Adam, le premier homme de sa famille, juste, l’équitable rédemption, celui qui aurait tout aussi bien pu se choisir pour nom Abdessalam, serviteur du salut, ou encore Abidi, l’espoir des esclaves. Adam son père et frère au sein des ‘Adjembad – la caste à la naissance oubliée. Adam, lui, qui avait tendu sa main et offert son savoir ; des Épices que l’on ne trouvait que dans les plus sombres marchés noirs par les nuits sans lunes, à demi ébruité ; la philosophie et l’envie de vivre aussi, lui avait-il enseigné ; une définition de la pénitence qui répondait à ceux qui, comme lui, le guerrier devenu occiseur devenu premier juste, s’étaient demandé si l’on pouvait se pardonner des actes et ne pas se pardonner des péchés. Adam, l’ancien et premier Porteur de son Dieu ; même si ça aussi, avait été oublié.
Là avait été son refuge. Là aurait été Khaled Al Sakhari. Quelques temps, et mois. Pour elle, et eux.
Naturellement, ils n’étaient pas dupes. Shikkaya et Dieu Valarion – qui répondait de moins en moins à son nom ; était-ce encore le sien ? – avaient parfaitement conscience qu’en se réfugiant chez les ‘Adjembad ils avançaient peut-être, et sûrement, comme les pions qu’ils étaient pour le Scorpion Noir. Un mouvement après l’autre. Placés sur son grand échiquier. Ne les avait-il pas remerciés d’être devenu un membre de cette inestimée et recluse famille oubliée ?
Mais justement, tôt ou bien trop tôt le serment viendrait irrévocablement à faire défaut, la douleur et l’oubli contrôleraient de nouveau sa raison, tant qu'il lui resterait un tant soit peu de volonté – propre – ils saisiraient les occasions. Comme ils l’avaient toujours fait. Leur posologie.
« Puis, chacun est libre, avec le temps et le savoir acquis, de rectifier selon son bon génie ou sa conscience les oublis hasardés ou incomplets de son passé », l’avait rasséréné Adam ; même s’il avait utilisé le terme « al Jinn », qui signifiait « Djinn » et non « génie » en vieux battrahaban.

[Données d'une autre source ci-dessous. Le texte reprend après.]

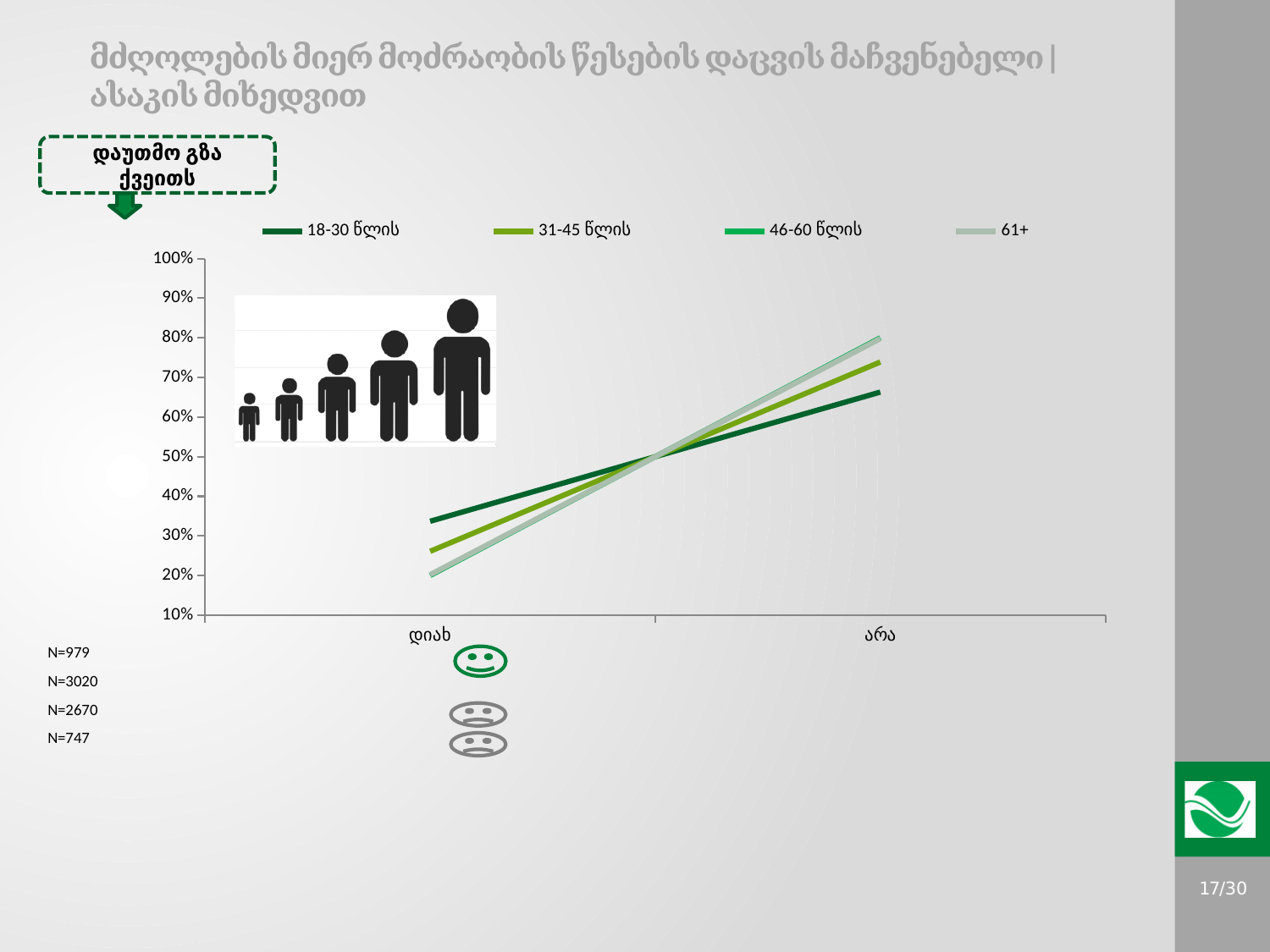
Is the value for 18-30 წლის at დიახ greater or less than 40%? less Which age group is listed last in the chart legend? 61+ Is the value for 61+ at დიახ greater or less than 30%? less Does the 61+ line rise or fall from დიახ to არა? rise At დიახ, which is higher: the 18-30 წლის line or the 61+ line? 18-30 წლის How many series does the chart legend list? 4 How many categories are on the x axis of the chart? 2 Is the value for 61+ at არა greater or less than 70%? greater What are the two categories on the x axis of the chart? დიახ and არა At არა, which is higher: the 18-30 წლის line or the 61+ line? 61+ Does the 18-30 წლის line rise or fall from დიახ to არა? rise What kind of chart is shown on the slide? line chart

Voilà ce à quoi Shikkaya avait oeuvré durant une année et quelques gardes. Gagner du temps et du savoir.
Aujourd’hui, il fut temps.
Ce bruit familier du vent pluvieux dans les saules se répandait comme un pleur lancinant au milieu du silence des vides.
Bientôt le jour parut : un soleil radieux se levait et dorait le feuillage déjà jauni par les premiers jours de l’automne.
Aguerrie, Shikkaya’Adjembad sauta à travers ses nouveaux souvenirs, les remercia, marcha tout droit dans la direction où la lumière avait brillé tout à l’heure.
Sa destinée.
— Des justes et des pécheurs, sourit-elle, avec un suave baiser, délicieusement au vent des humeurs divines.